Chapter 9 exercise

The background setup was given. We just need to change the function f. The $x$ and $y$ ranges are the same.

import numpy as np
import matplotlib.pyplot as plt
from mpl_toolkits.mplot3d import Axes3D  

# This is the RHS of the equation
f = lambda x,y: -5*np.sin(3*np.pi*x)*np.cos(2*np.pi*y)

# set up the grid
n=30;
x = np.linspace(0,1,n)
y = np.linspace(0,1,n);

# Useful to store f(x,y) in an array and use F(i,j) instead of f(x(i),y(k))
X,Y = np.meshgrid(x,y)
F=f(X,Y);

# determine grid size
h =x[1]-x[0]

# the solution grid is padded with fictitious nodes to remove at the end
U = np.zeros((n+2,n+2))

# we need to pad F as well, so that the two grids are not mismatched
F=np.pad(F,1, mode='constant')

Then, when we perform the update steps we ensure that the boundary conditions are enforced on the fictitious nodes:

nsweep = 300 #number of sweeps
r=1          #relaxation parameter (can be changed)
n,m = np.shape(U)

for k in range(nsweep-1):
  #enforce boundary conditions on fictitious nodes
  U[0,:]=U[2,:]; U[-1,:]=U[-3,:]
  U[:,0]=U[:,3]; U[:,-1]=U[:,-3]
  for i in range(1,n-1):
    for j in range(1,m-1):
      Unew = (U[i-1,j]+U[i+1,j]+U[i,j-1]+U[i,j+1])/4-h**2/4*F[i,j]
      U[i,j] = U[i,j]+r*(Unew-U[i,j])

A plot of U[1:-1,1:-1] is shown below.

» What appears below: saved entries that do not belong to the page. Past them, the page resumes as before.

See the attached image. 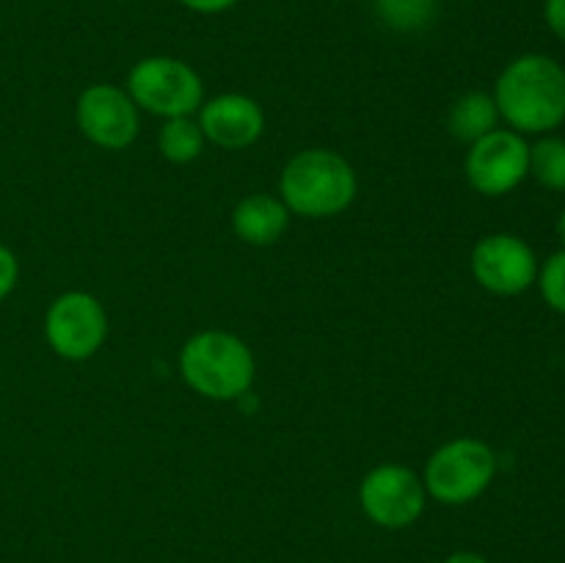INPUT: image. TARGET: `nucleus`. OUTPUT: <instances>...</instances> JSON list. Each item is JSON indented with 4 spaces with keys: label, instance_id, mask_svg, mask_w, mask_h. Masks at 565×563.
Here are the masks:
<instances>
[{
    "label": "nucleus",
    "instance_id": "nucleus-7",
    "mask_svg": "<svg viewBox=\"0 0 565 563\" xmlns=\"http://www.w3.org/2000/svg\"><path fill=\"white\" fill-rule=\"evenodd\" d=\"M428 502L423 478L403 464H381L364 475L359 506L364 517L386 530H403L417 522Z\"/></svg>",
    "mask_w": 565,
    "mask_h": 563
},
{
    "label": "nucleus",
    "instance_id": "nucleus-2",
    "mask_svg": "<svg viewBox=\"0 0 565 563\" xmlns=\"http://www.w3.org/2000/svg\"><path fill=\"white\" fill-rule=\"evenodd\" d=\"M356 193V171L334 149H303L279 177V199L303 219H334L351 208Z\"/></svg>",
    "mask_w": 565,
    "mask_h": 563
},
{
    "label": "nucleus",
    "instance_id": "nucleus-9",
    "mask_svg": "<svg viewBox=\"0 0 565 563\" xmlns=\"http://www.w3.org/2000/svg\"><path fill=\"white\" fill-rule=\"evenodd\" d=\"M75 121L83 136L99 149H127L138 138L141 116L127 88L94 83L77 97Z\"/></svg>",
    "mask_w": 565,
    "mask_h": 563
},
{
    "label": "nucleus",
    "instance_id": "nucleus-16",
    "mask_svg": "<svg viewBox=\"0 0 565 563\" xmlns=\"http://www.w3.org/2000/svg\"><path fill=\"white\" fill-rule=\"evenodd\" d=\"M530 174L550 191H565V138L546 136L530 147Z\"/></svg>",
    "mask_w": 565,
    "mask_h": 563
},
{
    "label": "nucleus",
    "instance_id": "nucleus-10",
    "mask_svg": "<svg viewBox=\"0 0 565 563\" xmlns=\"http://www.w3.org/2000/svg\"><path fill=\"white\" fill-rule=\"evenodd\" d=\"M469 265L475 282L494 296H519L539 279L535 252L511 232H494L478 241Z\"/></svg>",
    "mask_w": 565,
    "mask_h": 563
},
{
    "label": "nucleus",
    "instance_id": "nucleus-1",
    "mask_svg": "<svg viewBox=\"0 0 565 563\" xmlns=\"http://www.w3.org/2000/svg\"><path fill=\"white\" fill-rule=\"evenodd\" d=\"M494 103L522 136L555 130L565 119V70L550 55H519L497 77Z\"/></svg>",
    "mask_w": 565,
    "mask_h": 563
},
{
    "label": "nucleus",
    "instance_id": "nucleus-13",
    "mask_svg": "<svg viewBox=\"0 0 565 563\" xmlns=\"http://www.w3.org/2000/svg\"><path fill=\"white\" fill-rule=\"evenodd\" d=\"M500 125V110H497L494 94L486 92H467L452 103L447 114V127L450 136L463 144H475L478 138L489 136Z\"/></svg>",
    "mask_w": 565,
    "mask_h": 563
},
{
    "label": "nucleus",
    "instance_id": "nucleus-6",
    "mask_svg": "<svg viewBox=\"0 0 565 563\" xmlns=\"http://www.w3.org/2000/svg\"><path fill=\"white\" fill-rule=\"evenodd\" d=\"M44 337L53 353L70 362L92 359L108 337L105 307L83 290L61 293L44 315Z\"/></svg>",
    "mask_w": 565,
    "mask_h": 563
},
{
    "label": "nucleus",
    "instance_id": "nucleus-22",
    "mask_svg": "<svg viewBox=\"0 0 565 563\" xmlns=\"http://www.w3.org/2000/svg\"><path fill=\"white\" fill-rule=\"evenodd\" d=\"M557 237H561V243L565 248V210L561 213V219H557Z\"/></svg>",
    "mask_w": 565,
    "mask_h": 563
},
{
    "label": "nucleus",
    "instance_id": "nucleus-17",
    "mask_svg": "<svg viewBox=\"0 0 565 563\" xmlns=\"http://www.w3.org/2000/svg\"><path fill=\"white\" fill-rule=\"evenodd\" d=\"M539 285L544 301L550 304L555 312L565 315V248L546 259L544 268L539 270Z\"/></svg>",
    "mask_w": 565,
    "mask_h": 563
},
{
    "label": "nucleus",
    "instance_id": "nucleus-19",
    "mask_svg": "<svg viewBox=\"0 0 565 563\" xmlns=\"http://www.w3.org/2000/svg\"><path fill=\"white\" fill-rule=\"evenodd\" d=\"M544 17H546V25L552 28V33L561 36L565 42V0H546Z\"/></svg>",
    "mask_w": 565,
    "mask_h": 563
},
{
    "label": "nucleus",
    "instance_id": "nucleus-14",
    "mask_svg": "<svg viewBox=\"0 0 565 563\" xmlns=\"http://www.w3.org/2000/svg\"><path fill=\"white\" fill-rule=\"evenodd\" d=\"M204 138L202 127L193 116H174V119H163V127L158 132V149L169 163H193L202 155Z\"/></svg>",
    "mask_w": 565,
    "mask_h": 563
},
{
    "label": "nucleus",
    "instance_id": "nucleus-8",
    "mask_svg": "<svg viewBox=\"0 0 565 563\" xmlns=\"http://www.w3.org/2000/svg\"><path fill=\"white\" fill-rule=\"evenodd\" d=\"M530 174V144L516 130H491L469 144L467 180L483 196H505Z\"/></svg>",
    "mask_w": 565,
    "mask_h": 563
},
{
    "label": "nucleus",
    "instance_id": "nucleus-20",
    "mask_svg": "<svg viewBox=\"0 0 565 563\" xmlns=\"http://www.w3.org/2000/svg\"><path fill=\"white\" fill-rule=\"evenodd\" d=\"M180 3L196 14H221V11L232 9L237 0H180Z\"/></svg>",
    "mask_w": 565,
    "mask_h": 563
},
{
    "label": "nucleus",
    "instance_id": "nucleus-11",
    "mask_svg": "<svg viewBox=\"0 0 565 563\" xmlns=\"http://www.w3.org/2000/svg\"><path fill=\"white\" fill-rule=\"evenodd\" d=\"M199 127L204 138L221 149H246L259 141L265 114L248 94H218L199 108Z\"/></svg>",
    "mask_w": 565,
    "mask_h": 563
},
{
    "label": "nucleus",
    "instance_id": "nucleus-5",
    "mask_svg": "<svg viewBox=\"0 0 565 563\" xmlns=\"http://www.w3.org/2000/svg\"><path fill=\"white\" fill-rule=\"evenodd\" d=\"M127 94L138 110L174 119V116L199 114L204 103V83L191 64L171 55L141 59L127 75Z\"/></svg>",
    "mask_w": 565,
    "mask_h": 563
},
{
    "label": "nucleus",
    "instance_id": "nucleus-15",
    "mask_svg": "<svg viewBox=\"0 0 565 563\" xmlns=\"http://www.w3.org/2000/svg\"><path fill=\"white\" fill-rule=\"evenodd\" d=\"M373 3L381 22L401 33L423 31L439 9V0H373Z\"/></svg>",
    "mask_w": 565,
    "mask_h": 563
},
{
    "label": "nucleus",
    "instance_id": "nucleus-3",
    "mask_svg": "<svg viewBox=\"0 0 565 563\" xmlns=\"http://www.w3.org/2000/svg\"><path fill=\"white\" fill-rule=\"evenodd\" d=\"M180 373L207 401H241L257 379V362L246 342L230 331L207 329L193 334L180 351Z\"/></svg>",
    "mask_w": 565,
    "mask_h": 563
},
{
    "label": "nucleus",
    "instance_id": "nucleus-4",
    "mask_svg": "<svg viewBox=\"0 0 565 563\" xmlns=\"http://www.w3.org/2000/svg\"><path fill=\"white\" fill-rule=\"evenodd\" d=\"M497 475V453L486 442L461 436L445 442L425 464L423 484L441 506H467L478 500Z\"/></svg>",
    "mask_w": 565,
    "mask_h": 563
},
{
    "label": "nucleus",
    "instance_id": "nucleus-18",
    "mask_svg": "<svg viewBox=\"0 0 565 563\" xmlns=\"http://www.w3.org/2000/svg\"><path fill=\"white\" fill-rule=\"evenodd\" d=\"M17 282H20V259L9 246L0 243V301H6L14 293Z\"/></svg>",
    "mask_w": 565,
    "mask_h": 563
},
{
    "label": "nucleus",
    "instance_id": "nucleus-12",
    "mask_svg": "<svg viewBox=\"0 0 565 563\" xmlns=\"http://www.w3.org/2000/svg\"><path fill=\"white\" fill-rule=\"evenodd\" d=\"M290 215L274 193H248L232 213V230L248 246H274L290 226Z\"/></svg>",
    "mask_w": 565,
    "mask_h": 563
},
{
    "label": "nucleus",
    "instance_id": "nucleus-21",
    "mask_svg": "<svg viewBox=\"0 0 565 563\" xmlns=\"http://www.w3.org/2000/svg\"><path fill=\"white\" fill-rule=\"evenodd\" d=\"M445 563H489V561H486V557L480 555V552L458 550V552H452V555H447Z\"/></svg>",
    "mask_w": 565,
    "mask_h": 563
}]
</instances>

Note that if ${\varphi }_{sol}$ is a solution of this problem, which satisfies the boundary conditions, then ${\varphi }_{sol}+C$ is also a solution. Hence, it is possible for the surface to appear shifted up or down in your answers.

fig = plt.figure(figsize=(16, 8))
ax = plt.axes(projection='3d')
ax.plot_surface(X,Y,U[1:-1,1:-1],cmap='viridis')
plt.show()

To further test your understanding, you may wish to try modifying this code so that Neumann conditions on the left and right boundaries are replaced by Dirichlet conditions:

$$u(0,y)=0,u(1,y)=0,u_y(x,0)=0,u_y(x,1)=0.$$

The exact solution to the problem with these conditions is

$$U=\frac{5}{13{\pi }^2}\sin (3\pi x)\cos (2\pi y),$$

which will allow you to check your answer.